* [Questions about scene geometry]
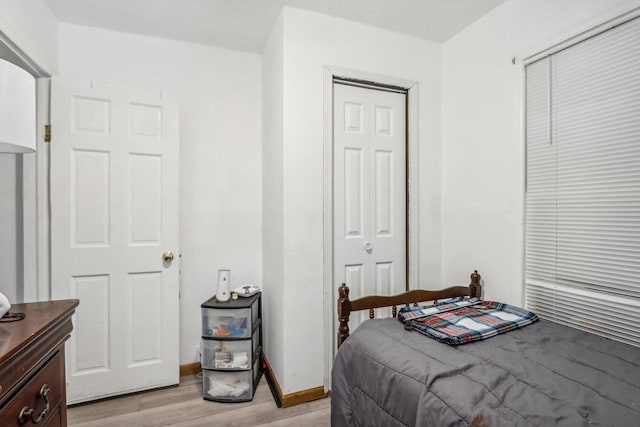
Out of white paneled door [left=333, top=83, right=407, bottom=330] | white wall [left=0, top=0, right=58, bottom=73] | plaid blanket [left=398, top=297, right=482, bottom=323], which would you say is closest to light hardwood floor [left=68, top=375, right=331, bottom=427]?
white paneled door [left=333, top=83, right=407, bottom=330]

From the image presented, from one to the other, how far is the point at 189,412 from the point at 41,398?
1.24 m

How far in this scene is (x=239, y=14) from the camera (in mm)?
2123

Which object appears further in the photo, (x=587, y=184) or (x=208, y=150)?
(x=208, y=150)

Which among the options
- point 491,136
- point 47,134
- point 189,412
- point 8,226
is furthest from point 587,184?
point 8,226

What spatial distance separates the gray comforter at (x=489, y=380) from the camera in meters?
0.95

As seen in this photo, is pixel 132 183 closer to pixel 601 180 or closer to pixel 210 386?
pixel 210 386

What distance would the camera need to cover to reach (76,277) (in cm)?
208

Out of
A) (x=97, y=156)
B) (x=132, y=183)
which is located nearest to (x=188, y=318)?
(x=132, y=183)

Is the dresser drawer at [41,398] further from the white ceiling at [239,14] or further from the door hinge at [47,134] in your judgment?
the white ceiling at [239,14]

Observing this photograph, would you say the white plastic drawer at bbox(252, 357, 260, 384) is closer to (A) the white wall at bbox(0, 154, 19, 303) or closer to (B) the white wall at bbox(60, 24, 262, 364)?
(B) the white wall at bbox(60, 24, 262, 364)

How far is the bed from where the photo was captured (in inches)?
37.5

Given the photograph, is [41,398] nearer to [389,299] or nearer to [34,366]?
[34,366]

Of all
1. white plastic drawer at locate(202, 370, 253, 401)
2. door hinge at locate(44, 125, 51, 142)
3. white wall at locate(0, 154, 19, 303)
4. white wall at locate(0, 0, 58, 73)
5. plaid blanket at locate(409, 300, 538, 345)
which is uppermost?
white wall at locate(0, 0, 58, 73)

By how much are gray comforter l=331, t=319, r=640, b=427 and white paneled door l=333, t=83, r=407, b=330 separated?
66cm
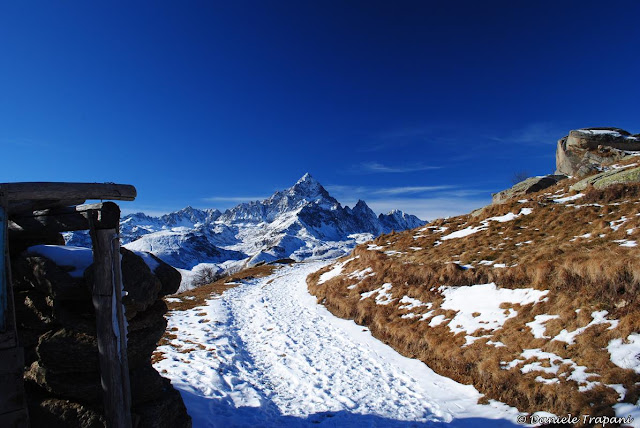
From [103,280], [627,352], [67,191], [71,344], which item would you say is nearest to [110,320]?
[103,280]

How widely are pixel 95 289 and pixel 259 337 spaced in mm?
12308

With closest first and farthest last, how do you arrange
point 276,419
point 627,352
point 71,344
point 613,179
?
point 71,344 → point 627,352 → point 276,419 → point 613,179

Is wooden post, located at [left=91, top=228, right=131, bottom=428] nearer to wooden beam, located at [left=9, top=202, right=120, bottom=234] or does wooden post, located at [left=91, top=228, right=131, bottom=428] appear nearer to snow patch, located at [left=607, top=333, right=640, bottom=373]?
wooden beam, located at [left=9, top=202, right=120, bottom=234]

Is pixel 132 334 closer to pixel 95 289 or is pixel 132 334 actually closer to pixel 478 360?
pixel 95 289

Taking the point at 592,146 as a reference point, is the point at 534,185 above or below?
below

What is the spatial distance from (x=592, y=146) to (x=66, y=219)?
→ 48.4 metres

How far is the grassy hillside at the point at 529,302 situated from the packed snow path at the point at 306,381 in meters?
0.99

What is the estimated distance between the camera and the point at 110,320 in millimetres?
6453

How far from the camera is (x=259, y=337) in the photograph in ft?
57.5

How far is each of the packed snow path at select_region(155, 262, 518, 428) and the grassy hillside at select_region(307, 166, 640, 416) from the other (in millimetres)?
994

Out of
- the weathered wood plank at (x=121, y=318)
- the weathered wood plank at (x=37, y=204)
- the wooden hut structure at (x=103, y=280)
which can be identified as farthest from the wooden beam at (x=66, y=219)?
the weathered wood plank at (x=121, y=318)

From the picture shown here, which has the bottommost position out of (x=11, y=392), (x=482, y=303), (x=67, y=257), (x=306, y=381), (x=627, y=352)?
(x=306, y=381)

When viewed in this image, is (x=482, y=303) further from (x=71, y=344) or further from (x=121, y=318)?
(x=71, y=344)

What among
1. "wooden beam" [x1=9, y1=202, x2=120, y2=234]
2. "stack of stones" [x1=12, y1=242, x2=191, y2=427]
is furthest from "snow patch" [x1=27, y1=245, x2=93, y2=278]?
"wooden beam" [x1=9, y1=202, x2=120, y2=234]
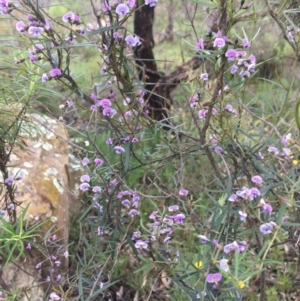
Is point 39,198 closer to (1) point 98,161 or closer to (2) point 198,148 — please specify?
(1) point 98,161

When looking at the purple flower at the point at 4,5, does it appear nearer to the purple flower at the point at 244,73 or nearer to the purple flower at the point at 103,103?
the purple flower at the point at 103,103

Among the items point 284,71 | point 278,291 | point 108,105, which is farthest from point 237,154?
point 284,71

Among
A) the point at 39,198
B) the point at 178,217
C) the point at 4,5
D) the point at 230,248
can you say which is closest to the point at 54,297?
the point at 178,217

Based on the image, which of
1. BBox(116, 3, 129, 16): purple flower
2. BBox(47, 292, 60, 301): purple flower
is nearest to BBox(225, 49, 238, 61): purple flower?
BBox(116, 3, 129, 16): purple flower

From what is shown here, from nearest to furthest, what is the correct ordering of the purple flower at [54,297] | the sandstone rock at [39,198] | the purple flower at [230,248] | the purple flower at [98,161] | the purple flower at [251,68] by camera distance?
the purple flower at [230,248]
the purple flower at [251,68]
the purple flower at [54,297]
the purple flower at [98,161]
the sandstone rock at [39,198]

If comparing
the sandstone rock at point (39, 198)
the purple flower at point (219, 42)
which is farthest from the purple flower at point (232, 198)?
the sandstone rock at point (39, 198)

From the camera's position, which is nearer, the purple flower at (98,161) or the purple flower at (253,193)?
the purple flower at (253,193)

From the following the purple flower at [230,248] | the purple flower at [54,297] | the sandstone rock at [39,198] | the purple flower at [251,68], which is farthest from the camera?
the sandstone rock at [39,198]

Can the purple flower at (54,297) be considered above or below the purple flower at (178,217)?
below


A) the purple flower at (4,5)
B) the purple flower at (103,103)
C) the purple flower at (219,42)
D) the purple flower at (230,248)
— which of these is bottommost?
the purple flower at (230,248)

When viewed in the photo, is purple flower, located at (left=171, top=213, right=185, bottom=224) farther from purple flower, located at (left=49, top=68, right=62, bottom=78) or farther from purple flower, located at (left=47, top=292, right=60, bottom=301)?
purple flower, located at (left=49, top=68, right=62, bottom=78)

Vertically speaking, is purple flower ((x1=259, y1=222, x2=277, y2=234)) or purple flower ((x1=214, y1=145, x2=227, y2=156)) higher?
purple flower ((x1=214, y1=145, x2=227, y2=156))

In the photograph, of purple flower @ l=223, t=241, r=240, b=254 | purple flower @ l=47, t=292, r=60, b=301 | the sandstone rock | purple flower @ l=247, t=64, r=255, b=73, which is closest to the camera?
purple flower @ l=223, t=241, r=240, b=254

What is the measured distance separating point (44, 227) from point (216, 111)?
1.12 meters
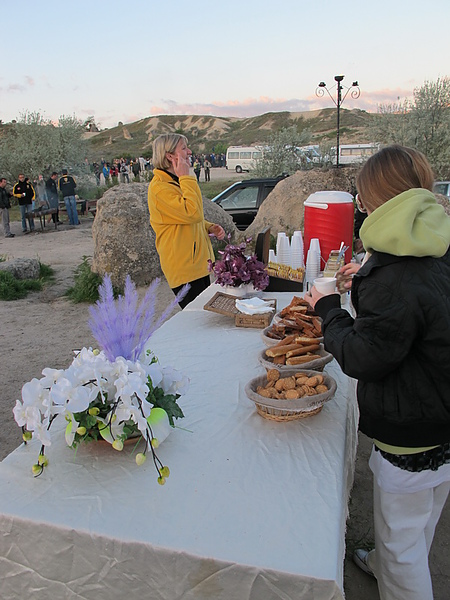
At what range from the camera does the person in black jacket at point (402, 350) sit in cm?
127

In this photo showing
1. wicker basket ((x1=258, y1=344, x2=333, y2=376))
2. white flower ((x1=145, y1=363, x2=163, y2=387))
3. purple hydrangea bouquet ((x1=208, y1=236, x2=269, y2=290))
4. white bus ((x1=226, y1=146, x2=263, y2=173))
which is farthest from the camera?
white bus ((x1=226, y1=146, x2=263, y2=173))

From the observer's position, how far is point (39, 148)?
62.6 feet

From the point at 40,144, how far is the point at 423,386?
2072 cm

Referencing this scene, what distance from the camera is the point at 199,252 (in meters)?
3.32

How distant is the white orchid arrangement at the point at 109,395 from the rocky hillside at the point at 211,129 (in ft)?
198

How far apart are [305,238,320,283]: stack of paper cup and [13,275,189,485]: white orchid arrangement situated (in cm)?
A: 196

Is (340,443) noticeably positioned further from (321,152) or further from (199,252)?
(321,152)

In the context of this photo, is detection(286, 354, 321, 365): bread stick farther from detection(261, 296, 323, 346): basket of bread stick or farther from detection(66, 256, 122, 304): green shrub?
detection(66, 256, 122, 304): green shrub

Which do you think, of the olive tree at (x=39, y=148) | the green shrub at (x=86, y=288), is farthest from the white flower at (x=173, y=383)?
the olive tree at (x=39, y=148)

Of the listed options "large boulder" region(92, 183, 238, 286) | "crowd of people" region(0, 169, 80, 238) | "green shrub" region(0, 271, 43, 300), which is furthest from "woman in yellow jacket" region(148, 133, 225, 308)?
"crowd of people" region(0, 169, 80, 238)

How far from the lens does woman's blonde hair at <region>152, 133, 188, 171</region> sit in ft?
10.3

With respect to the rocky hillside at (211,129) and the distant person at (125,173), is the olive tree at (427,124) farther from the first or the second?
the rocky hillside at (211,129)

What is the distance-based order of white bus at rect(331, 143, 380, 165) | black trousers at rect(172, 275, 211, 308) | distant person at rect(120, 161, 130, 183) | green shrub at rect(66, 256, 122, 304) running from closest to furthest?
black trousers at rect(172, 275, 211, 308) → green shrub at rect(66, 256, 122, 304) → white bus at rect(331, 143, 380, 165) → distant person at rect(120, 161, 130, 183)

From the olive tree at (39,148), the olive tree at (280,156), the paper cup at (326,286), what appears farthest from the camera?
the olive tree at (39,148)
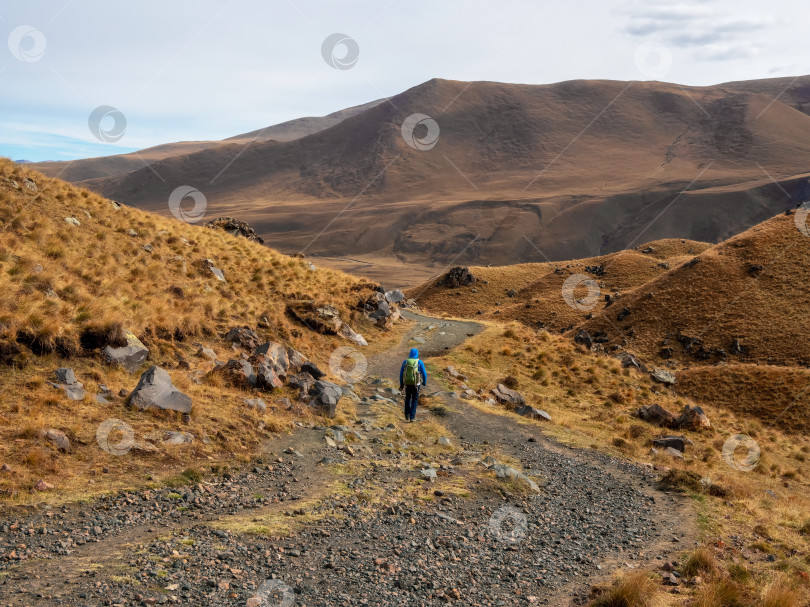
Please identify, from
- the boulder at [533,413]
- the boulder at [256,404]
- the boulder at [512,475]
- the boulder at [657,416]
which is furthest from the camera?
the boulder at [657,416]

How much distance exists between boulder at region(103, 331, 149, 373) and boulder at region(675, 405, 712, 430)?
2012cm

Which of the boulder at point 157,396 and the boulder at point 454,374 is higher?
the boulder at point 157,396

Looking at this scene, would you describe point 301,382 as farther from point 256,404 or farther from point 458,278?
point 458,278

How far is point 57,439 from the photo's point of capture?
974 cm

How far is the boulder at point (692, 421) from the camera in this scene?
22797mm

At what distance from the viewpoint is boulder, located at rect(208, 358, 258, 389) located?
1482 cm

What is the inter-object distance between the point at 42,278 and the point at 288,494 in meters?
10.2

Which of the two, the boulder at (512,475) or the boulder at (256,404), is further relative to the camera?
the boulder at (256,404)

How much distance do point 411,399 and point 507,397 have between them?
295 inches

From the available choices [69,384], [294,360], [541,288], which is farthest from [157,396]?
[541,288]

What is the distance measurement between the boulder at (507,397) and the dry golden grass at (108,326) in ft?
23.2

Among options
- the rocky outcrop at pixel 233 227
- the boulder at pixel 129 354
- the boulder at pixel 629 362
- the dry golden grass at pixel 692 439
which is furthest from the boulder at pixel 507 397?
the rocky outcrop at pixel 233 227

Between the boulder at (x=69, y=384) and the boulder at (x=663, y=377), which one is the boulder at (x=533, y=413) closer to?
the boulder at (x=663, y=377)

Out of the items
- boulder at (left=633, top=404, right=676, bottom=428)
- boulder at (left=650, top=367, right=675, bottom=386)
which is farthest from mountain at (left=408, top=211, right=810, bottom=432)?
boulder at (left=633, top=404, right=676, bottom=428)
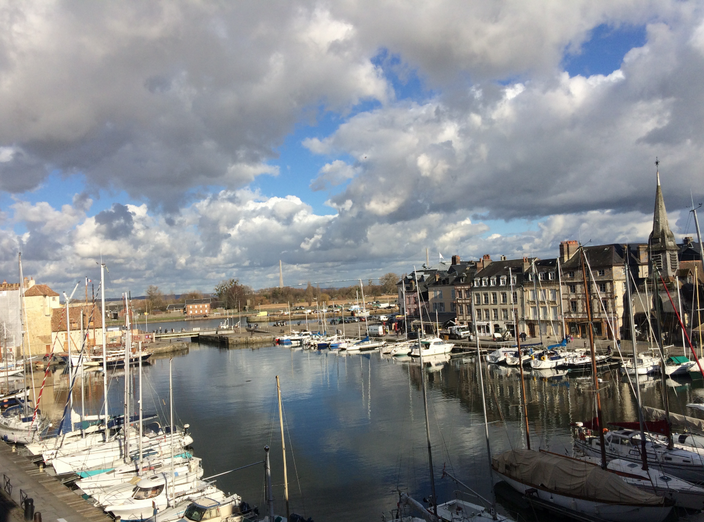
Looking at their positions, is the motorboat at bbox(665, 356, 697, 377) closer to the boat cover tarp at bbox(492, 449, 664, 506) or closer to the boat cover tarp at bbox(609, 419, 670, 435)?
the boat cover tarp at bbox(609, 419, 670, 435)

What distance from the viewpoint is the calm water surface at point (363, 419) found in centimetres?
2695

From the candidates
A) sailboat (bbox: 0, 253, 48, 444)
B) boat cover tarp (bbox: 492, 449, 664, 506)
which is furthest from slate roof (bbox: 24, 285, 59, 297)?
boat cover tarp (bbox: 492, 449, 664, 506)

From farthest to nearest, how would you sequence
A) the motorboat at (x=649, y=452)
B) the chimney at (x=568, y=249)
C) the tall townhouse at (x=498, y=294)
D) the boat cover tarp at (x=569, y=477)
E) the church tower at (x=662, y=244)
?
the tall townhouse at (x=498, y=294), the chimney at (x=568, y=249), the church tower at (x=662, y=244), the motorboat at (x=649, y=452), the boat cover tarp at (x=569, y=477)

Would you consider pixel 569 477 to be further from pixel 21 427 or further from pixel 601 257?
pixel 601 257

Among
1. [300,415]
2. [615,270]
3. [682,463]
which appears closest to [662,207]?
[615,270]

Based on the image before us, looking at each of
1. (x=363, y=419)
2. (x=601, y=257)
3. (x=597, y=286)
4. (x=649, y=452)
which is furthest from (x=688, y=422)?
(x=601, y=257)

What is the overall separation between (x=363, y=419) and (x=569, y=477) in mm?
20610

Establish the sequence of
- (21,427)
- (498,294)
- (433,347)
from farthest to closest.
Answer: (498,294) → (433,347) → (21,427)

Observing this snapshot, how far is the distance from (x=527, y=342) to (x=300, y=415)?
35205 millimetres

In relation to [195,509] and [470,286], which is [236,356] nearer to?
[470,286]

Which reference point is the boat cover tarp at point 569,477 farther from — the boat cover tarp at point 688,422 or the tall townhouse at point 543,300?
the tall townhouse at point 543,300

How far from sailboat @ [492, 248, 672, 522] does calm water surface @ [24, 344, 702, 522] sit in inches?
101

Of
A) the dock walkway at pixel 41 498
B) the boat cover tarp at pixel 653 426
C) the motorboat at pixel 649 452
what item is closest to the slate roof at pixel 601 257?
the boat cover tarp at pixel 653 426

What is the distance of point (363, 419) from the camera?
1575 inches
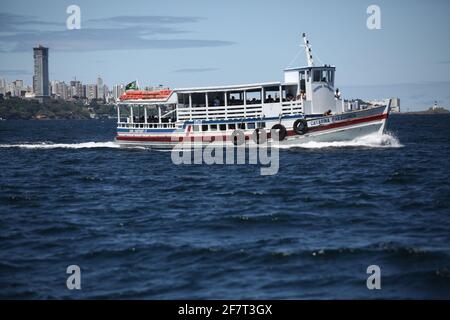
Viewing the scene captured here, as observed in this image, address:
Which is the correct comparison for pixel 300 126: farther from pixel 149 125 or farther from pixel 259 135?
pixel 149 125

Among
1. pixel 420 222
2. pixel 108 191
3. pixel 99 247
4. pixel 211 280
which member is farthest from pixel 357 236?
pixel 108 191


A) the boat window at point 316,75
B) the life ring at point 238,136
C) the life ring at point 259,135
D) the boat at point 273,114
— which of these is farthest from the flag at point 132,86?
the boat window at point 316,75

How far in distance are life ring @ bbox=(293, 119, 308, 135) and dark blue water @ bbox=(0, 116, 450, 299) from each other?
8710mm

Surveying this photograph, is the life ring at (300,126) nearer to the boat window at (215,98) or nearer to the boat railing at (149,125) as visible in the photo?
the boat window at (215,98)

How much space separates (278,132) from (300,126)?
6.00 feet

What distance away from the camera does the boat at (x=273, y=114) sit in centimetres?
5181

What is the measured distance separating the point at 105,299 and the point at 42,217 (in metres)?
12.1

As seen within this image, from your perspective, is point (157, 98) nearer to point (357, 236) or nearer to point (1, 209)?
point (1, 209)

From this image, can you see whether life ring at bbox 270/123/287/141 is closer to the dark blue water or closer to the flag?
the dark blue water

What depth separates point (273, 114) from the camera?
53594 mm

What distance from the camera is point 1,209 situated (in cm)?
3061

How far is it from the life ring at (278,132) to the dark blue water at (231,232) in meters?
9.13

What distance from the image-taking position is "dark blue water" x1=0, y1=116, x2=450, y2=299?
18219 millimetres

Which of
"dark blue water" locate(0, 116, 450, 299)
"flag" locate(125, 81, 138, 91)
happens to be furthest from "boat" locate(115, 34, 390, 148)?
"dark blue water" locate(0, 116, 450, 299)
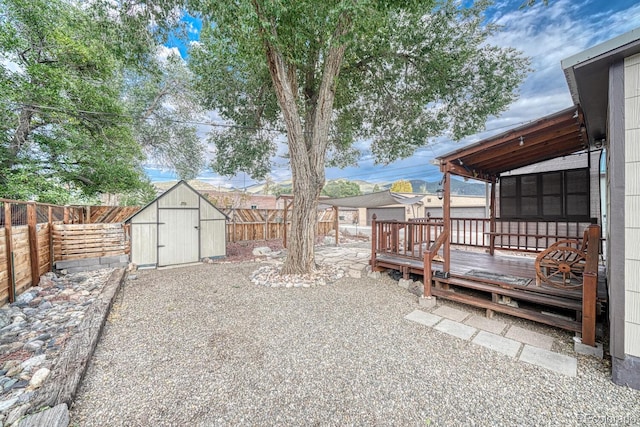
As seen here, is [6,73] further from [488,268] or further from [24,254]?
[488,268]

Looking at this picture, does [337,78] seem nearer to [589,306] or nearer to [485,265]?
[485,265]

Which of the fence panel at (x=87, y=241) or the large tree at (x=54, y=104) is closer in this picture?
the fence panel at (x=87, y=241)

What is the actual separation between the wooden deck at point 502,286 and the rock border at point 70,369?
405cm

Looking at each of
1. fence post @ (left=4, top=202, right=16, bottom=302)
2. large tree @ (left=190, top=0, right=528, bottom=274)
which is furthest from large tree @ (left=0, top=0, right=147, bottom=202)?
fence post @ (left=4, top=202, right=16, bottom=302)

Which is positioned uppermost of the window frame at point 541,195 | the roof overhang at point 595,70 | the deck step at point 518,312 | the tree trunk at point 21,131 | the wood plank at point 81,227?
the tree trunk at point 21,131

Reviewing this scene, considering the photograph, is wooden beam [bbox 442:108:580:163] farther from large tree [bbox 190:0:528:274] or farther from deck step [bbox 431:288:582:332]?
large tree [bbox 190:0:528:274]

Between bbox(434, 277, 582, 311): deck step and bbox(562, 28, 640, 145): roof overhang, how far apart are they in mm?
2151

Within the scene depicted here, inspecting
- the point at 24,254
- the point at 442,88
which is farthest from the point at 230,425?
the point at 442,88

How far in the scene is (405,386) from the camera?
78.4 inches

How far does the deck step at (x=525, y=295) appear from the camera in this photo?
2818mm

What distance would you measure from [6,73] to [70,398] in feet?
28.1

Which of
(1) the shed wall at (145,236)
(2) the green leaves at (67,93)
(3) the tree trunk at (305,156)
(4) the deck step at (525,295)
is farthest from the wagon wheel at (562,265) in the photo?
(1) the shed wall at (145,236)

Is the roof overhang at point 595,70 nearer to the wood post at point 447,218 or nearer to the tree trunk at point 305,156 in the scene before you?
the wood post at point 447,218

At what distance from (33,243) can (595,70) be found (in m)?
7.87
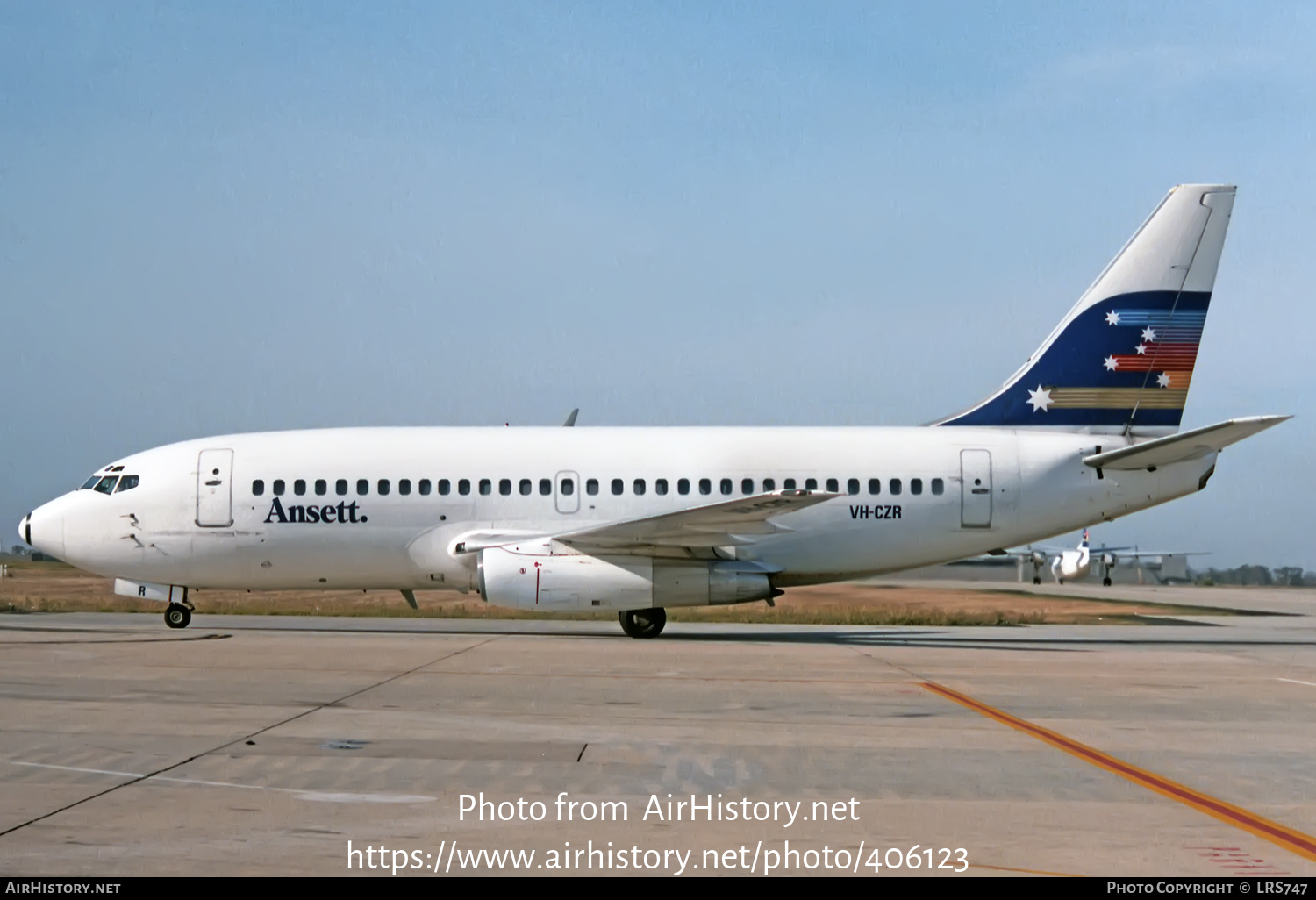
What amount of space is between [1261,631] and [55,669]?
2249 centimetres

* [Problem description] With pictures omitted, reproduce exactly the lines from the line containing "How far in the" through the end of the data above.

* [Result]
How far in the scene is (405,386) from the camera?
78.4 inches

How far does the deck step at (x=525, y=295) appear from the camera in this photo?
2818mm

What distance would you measure from [6,73] to [70,398] in feet?
28.1

Which of
(1) the shed wall at (145,236)
(2) the green leaves at (67,93)
(3) the tree trunk at (305,156)
(4) the deck step at (525,295)
is farthest from the wagon wheel at (562,265) in the photo?
(1) the shed wall at (145,236)

Is the roof overhang at point 595,70 nearer to the wood post at point 447,218 or nearer to the tree trunk at point 305,156 in the scene before you?
the wood post at point 447,218

At what distance from (33,243) can (595,70) be found (in m)?
7.87
What amount of space is between [1261,631] and [55,669]?
2249 centimetres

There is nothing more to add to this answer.